Avrupa ülkeleri bu sözleşmeye 1985 yılında imza attı, sözleşme parlamentoda ise 1989’da geçti. Bu sözleşmenin önemli özelliği, Akdeniz ve Avrupa uygarlığının dünyanın geleceği için yaşatılması bakımından önemli unsurlardan birisi olarak Mezopotamya’nın gösterilmesidir. Bu da Hasankeyf’i de kapsayan bir anlayıştır. Bu sözleşmeyle birlikte mimari mirasının korunmasından çıkmış ve bir bölge koruma, kentsel koruma, tüm kültürlerin yaşadığı alanların hep birlikte korunması anlayışına getirilmiştir. Bu sözleşmeyle mimari değerlerin tüm çevre ile birlikte korunması ve yaşatılmasının kırsal yörelerle şehirlerin düzenlenmesinde başvurulabilecek bir kaynak oluşturulabilmesi bakımından çok önemli olduğu vurgulanmıştır.

Bu sözleşmede, fiziksel planlamada kültürel ve çevresel mimarın korunması birinci koşul olacağı da çok açık bir ifadeyle belirtilmiştir. Son olarak bu sözleşmede herhangi bir kültür mirasının korunup korunmamasına gerek duyulup duyulmayacağına dair bir şüphe ve belirsizlik olsa dahi, korunma önlemlerinin alınması gerektiği ve bütün insanlığın kültürel sürekliliğinin sağlanması için gerekli olduğu da belirtilmiştir.

Bergen bakanlar deklarasyonu:

Bu sözleşmenin iki önemli başlığı vardır: 1- Ciddi ve telafisi mümkün olmayan tehditlerin varlığı halinde bilimsel kesinlik olmasa dahi çevre bozulmasını önleyen tedbirlerin uygulanması ertelenemez.

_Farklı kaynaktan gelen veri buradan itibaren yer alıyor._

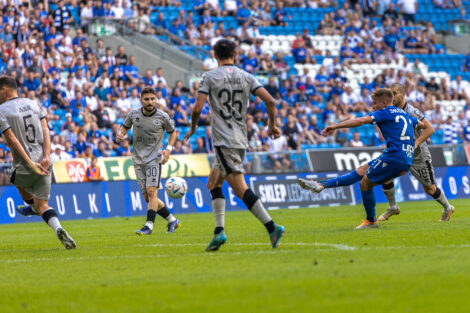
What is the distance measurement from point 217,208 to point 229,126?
38.1 inches

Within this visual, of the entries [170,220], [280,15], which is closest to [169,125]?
[170,220]

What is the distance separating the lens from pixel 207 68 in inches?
1324

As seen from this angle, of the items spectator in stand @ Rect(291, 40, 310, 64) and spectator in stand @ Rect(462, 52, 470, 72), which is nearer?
spectator in stand @ Rect(291, 40, 310, 64)

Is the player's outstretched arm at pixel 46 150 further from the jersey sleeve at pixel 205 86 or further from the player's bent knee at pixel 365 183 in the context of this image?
the player's bent knee at pixel 365 183

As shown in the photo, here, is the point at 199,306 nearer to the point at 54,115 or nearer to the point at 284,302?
the point at 284,302

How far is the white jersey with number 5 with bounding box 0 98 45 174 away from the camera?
1139 centimetres

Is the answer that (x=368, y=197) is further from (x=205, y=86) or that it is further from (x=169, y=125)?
(x=205, y=86)

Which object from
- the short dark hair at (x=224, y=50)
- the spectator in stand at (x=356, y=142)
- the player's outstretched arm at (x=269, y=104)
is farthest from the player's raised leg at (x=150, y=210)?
the spectator in stand at (x=356, y=142)

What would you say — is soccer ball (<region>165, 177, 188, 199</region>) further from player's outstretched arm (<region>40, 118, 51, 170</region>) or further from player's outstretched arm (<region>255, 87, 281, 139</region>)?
player's outstretched arm (<region>255, 87, 281, 139</region>)

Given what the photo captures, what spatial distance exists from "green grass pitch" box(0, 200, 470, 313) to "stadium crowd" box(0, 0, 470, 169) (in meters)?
15.5

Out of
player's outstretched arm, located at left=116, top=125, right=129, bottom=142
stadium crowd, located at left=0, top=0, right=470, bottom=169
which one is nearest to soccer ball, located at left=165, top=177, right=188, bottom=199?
player's outstretched arm, located at left=116, top=125, right=129, bottom=142

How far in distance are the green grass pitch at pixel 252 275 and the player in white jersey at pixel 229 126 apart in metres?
0.47

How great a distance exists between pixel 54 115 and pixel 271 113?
18830mm

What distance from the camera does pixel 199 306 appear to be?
645 centimetres
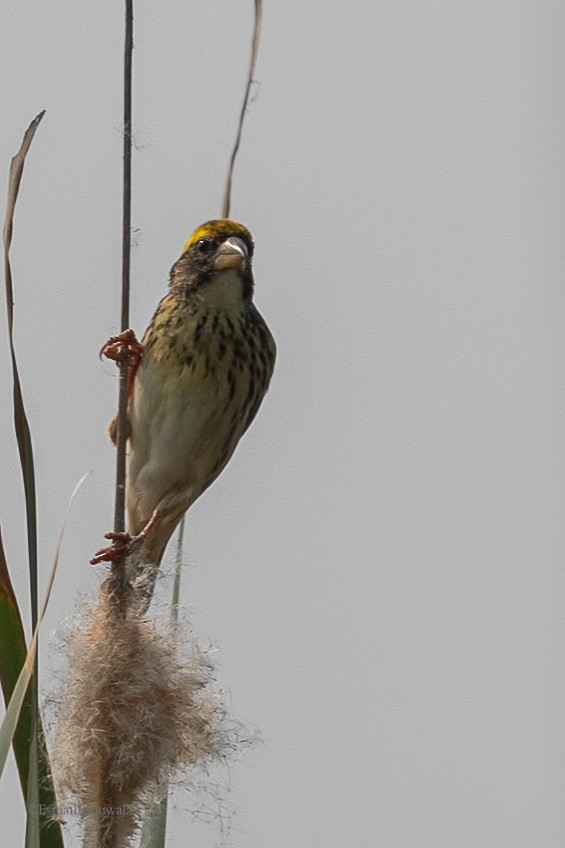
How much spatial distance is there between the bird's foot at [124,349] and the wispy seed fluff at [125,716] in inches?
27.3

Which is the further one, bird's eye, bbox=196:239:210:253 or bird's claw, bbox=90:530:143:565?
bird's eye, bbox=196:239:210:253

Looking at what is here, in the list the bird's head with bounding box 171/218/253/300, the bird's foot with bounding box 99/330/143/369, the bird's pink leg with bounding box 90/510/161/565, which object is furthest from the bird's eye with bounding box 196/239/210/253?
the bird's pink leg with bounding box 90/510/161/565

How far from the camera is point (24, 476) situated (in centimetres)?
142

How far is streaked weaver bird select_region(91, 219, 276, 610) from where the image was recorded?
253cm

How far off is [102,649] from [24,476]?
0.36 m

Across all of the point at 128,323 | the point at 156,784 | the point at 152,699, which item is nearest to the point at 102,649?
the point at 152,699

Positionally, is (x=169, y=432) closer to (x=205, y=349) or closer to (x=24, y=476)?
(x=205, y=349)

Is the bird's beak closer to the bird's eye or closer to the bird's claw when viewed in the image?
the bird's eye

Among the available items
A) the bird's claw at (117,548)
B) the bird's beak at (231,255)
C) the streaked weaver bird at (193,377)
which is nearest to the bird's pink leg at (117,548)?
the bird's claw at (117,548)

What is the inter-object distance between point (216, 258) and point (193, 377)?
267mm

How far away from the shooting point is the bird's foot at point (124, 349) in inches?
93.5

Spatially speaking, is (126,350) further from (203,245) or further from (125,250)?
(125,250)

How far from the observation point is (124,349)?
236cm

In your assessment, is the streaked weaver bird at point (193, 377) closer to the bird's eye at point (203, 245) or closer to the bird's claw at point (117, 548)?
the bird's eye at point (203, 245)
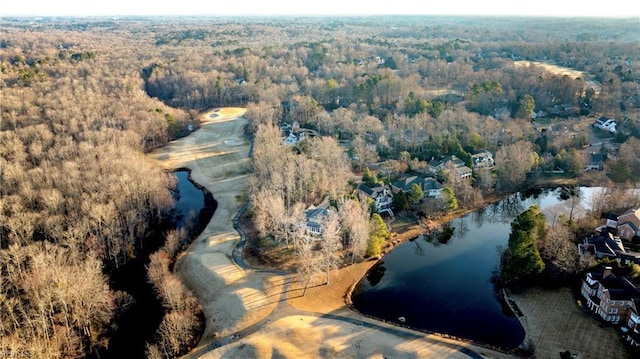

2- Halkın planlama prosedürüne katılması ve kara verme sürecinde görev alması esastır.

Sonuç olarak, Türkiye’nin imzasını attığı bütün bu sözleşmeler bize şunu gösteriyor: Hasankeyf, duygusal bir yaklaşımdan ötürü değil, akılcı bir yaklaşımdan yola çıkılarak, dünyada uygarlıkların gelişmesi ve kültürel sürekliliğin sağlanabilmesi için korunması gereken bir değerdir. Bizler, geleceğin uygarlık dünyasının kurulmasında rol oynayacak bir kaynağı ortadan kaldıramayız.